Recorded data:

====================

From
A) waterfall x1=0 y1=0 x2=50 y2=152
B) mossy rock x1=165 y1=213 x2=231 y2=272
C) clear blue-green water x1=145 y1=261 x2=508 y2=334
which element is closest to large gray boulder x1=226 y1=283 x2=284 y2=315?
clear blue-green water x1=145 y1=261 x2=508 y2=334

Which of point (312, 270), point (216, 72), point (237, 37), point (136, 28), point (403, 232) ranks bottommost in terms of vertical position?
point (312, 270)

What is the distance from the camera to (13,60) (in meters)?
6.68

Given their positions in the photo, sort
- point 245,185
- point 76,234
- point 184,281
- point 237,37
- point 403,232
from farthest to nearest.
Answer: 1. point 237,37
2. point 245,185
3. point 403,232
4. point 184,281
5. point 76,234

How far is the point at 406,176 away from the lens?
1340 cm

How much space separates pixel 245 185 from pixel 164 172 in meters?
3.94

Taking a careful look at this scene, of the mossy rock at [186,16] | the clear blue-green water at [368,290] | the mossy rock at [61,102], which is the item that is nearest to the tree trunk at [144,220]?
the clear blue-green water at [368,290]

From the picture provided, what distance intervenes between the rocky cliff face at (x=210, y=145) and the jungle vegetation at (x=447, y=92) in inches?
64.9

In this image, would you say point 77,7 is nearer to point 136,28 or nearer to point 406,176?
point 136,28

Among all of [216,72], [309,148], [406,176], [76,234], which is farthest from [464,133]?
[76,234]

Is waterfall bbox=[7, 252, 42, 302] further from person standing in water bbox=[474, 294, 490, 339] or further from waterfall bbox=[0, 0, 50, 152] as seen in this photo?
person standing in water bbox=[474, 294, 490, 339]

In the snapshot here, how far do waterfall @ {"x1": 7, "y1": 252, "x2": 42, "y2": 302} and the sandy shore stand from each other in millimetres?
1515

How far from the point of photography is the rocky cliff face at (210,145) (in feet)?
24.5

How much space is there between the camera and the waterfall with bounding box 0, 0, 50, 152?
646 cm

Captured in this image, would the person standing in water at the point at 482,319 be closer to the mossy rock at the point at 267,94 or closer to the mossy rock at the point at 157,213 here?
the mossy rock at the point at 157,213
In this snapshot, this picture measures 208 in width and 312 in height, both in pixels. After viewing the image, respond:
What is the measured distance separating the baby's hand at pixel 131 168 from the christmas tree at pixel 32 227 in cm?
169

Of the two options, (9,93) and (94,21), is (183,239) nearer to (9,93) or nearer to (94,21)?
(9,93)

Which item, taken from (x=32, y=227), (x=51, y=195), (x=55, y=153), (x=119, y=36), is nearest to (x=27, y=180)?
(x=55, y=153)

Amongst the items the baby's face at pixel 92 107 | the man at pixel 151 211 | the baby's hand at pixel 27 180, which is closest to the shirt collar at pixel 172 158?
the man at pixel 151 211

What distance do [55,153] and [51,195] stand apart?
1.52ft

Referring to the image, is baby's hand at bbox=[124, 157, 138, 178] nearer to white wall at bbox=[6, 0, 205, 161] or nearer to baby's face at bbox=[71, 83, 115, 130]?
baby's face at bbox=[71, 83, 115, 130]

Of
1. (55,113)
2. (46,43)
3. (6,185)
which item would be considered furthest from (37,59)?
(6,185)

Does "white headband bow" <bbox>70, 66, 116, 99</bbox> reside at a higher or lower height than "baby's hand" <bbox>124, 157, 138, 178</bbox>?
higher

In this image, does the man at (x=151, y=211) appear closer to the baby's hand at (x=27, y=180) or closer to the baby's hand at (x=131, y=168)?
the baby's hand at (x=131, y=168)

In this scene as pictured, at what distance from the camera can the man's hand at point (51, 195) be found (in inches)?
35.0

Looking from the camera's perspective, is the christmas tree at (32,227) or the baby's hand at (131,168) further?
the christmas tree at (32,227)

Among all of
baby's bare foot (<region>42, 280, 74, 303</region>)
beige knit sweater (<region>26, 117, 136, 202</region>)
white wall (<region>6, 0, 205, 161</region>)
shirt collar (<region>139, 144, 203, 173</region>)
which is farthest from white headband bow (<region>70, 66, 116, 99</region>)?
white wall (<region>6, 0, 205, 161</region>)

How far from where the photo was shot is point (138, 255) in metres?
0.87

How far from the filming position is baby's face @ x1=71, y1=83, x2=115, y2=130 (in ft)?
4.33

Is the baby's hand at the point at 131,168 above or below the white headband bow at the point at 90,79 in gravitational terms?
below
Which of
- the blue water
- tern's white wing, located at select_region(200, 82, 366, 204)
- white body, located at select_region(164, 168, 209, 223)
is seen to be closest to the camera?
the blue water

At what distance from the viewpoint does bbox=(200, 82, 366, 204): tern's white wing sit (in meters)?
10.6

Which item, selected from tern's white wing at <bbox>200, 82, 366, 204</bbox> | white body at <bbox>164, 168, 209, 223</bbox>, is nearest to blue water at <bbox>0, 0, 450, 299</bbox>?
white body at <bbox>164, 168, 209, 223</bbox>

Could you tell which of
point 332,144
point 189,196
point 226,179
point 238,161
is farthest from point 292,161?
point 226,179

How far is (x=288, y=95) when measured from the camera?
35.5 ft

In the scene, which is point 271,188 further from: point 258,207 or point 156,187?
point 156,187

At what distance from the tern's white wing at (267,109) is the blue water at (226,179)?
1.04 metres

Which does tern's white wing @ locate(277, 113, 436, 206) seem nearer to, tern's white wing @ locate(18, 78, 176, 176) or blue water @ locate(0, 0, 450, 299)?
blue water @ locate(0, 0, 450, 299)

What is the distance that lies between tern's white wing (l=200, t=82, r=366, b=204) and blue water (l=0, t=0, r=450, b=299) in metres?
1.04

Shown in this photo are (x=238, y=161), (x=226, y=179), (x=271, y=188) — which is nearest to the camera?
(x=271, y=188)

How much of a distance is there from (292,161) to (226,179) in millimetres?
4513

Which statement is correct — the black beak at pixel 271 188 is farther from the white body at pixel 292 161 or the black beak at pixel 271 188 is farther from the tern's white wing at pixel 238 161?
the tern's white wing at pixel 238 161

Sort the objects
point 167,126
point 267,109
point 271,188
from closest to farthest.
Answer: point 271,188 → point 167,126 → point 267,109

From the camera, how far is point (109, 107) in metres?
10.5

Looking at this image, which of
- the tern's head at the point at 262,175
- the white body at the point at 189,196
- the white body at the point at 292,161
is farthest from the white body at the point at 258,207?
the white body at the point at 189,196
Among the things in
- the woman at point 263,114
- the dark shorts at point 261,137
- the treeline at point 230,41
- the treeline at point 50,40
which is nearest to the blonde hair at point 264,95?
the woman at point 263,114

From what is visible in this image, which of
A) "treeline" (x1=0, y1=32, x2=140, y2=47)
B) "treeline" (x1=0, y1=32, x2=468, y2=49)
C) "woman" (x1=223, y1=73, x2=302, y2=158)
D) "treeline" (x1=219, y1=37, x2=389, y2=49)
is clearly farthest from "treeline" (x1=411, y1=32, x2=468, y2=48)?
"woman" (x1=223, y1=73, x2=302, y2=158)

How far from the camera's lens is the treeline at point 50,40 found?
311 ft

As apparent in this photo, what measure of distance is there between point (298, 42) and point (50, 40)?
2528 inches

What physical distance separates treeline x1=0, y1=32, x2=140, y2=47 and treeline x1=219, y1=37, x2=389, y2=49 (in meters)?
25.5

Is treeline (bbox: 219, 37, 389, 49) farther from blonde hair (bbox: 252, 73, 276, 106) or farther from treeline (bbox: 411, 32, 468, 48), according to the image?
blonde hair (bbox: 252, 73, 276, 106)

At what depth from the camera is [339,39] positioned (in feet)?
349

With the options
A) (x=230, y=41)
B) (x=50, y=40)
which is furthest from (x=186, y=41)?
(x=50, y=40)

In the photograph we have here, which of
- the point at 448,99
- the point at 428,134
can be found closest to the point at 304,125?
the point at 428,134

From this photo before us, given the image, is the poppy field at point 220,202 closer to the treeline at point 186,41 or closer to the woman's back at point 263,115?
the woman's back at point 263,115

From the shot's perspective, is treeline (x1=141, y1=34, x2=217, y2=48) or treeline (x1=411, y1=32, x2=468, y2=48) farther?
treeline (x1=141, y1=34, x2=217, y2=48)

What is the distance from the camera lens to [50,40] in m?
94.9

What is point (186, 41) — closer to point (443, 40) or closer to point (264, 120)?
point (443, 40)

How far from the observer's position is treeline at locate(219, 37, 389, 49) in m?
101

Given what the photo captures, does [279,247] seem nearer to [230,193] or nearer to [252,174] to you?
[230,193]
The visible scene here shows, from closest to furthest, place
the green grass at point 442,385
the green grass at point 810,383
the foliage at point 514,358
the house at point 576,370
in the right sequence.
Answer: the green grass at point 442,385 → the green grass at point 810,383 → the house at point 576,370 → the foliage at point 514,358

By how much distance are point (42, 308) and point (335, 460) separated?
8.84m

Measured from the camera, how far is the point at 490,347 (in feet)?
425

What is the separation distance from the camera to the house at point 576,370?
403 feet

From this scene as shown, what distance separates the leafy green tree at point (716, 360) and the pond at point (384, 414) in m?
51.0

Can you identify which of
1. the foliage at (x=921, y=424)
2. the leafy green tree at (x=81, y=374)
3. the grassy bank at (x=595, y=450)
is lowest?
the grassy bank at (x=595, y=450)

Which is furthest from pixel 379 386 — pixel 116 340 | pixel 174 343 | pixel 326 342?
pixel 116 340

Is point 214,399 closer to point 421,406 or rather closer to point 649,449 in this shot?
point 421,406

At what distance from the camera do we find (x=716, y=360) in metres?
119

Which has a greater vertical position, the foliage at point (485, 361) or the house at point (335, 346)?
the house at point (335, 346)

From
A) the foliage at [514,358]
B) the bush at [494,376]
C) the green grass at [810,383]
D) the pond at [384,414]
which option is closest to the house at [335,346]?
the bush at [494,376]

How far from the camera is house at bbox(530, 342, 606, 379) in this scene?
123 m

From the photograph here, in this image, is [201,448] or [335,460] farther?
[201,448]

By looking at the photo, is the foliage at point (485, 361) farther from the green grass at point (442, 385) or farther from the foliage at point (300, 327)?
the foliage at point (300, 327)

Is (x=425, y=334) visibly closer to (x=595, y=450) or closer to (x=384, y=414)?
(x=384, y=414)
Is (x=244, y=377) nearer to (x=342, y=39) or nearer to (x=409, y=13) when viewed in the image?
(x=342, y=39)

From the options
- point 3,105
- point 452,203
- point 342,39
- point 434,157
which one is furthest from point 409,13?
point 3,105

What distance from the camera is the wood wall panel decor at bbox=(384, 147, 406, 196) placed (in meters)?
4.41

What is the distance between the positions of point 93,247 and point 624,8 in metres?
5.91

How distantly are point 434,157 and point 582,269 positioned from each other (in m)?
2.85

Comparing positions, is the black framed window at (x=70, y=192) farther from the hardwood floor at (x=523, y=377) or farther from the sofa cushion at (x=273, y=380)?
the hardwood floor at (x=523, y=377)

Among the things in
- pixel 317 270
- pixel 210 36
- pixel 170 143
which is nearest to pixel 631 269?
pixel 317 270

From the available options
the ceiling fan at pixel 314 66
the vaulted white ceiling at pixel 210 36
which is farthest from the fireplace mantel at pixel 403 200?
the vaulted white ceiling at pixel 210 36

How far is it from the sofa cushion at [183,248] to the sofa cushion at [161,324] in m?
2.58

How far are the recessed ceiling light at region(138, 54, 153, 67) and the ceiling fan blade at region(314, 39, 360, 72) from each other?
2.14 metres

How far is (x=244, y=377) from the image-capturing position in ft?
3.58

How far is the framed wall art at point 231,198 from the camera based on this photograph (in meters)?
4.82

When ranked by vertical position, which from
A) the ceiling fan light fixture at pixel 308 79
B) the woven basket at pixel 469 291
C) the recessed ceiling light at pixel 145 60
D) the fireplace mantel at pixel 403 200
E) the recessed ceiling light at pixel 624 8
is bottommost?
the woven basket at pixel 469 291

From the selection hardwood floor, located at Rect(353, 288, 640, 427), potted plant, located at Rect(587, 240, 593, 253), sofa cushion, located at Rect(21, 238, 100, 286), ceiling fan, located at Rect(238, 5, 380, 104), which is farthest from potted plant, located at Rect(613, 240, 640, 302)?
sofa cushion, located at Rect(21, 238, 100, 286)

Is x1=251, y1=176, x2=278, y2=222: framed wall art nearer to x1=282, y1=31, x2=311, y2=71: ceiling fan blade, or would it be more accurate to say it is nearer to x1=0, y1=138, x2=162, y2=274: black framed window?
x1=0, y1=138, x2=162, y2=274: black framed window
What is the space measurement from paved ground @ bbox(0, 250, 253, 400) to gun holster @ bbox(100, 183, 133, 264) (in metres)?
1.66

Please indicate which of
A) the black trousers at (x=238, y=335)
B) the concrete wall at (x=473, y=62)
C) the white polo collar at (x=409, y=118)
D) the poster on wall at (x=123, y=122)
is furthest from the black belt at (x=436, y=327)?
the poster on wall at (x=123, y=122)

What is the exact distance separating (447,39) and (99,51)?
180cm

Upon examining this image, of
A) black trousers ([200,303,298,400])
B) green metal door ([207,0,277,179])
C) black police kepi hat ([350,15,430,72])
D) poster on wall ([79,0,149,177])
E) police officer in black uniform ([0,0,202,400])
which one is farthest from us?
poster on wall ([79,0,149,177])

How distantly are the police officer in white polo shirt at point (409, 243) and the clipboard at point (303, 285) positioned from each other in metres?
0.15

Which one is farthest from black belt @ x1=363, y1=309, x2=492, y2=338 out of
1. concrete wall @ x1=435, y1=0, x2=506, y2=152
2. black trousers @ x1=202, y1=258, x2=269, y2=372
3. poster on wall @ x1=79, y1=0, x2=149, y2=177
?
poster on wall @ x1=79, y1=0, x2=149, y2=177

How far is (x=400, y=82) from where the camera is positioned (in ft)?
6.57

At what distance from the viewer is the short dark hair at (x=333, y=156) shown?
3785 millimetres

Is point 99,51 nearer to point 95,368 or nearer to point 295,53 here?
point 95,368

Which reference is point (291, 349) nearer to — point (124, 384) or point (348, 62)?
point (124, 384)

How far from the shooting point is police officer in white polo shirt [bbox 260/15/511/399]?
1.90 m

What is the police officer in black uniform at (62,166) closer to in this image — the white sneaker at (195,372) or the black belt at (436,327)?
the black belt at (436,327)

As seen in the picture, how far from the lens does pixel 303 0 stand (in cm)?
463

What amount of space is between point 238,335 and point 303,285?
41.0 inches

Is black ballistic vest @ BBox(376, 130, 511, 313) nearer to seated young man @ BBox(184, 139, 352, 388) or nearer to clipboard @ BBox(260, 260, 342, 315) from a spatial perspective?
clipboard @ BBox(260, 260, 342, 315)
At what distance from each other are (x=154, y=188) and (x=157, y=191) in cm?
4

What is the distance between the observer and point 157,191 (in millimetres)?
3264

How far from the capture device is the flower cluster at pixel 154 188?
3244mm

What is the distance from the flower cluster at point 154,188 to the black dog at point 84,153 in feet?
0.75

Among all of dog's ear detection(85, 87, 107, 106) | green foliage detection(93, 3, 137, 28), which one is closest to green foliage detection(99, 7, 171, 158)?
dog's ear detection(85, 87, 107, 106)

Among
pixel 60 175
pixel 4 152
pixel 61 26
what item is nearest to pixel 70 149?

====================

◆ Work required
Could you copy the rows above word for word, starting at the line that contains "What is the distance from the flower" and ending at the last line of the rows?

◆ The output
What is the distance from the flower cluster at point 154,188 to the black dog at point 84,153 in feet?
0.75

Among all of dog's ear detection(85, 87, 107, 106) | green foliage detection(93, 3, 137, 28), which one is closest to green foliage detection(99, 7, 171, 158)?
dog's ear detection(85, 87, 107, 106)

Among
pixel 60 175
pixel 4 152
pixel 61 26
what item is nearest to pixel 70 149?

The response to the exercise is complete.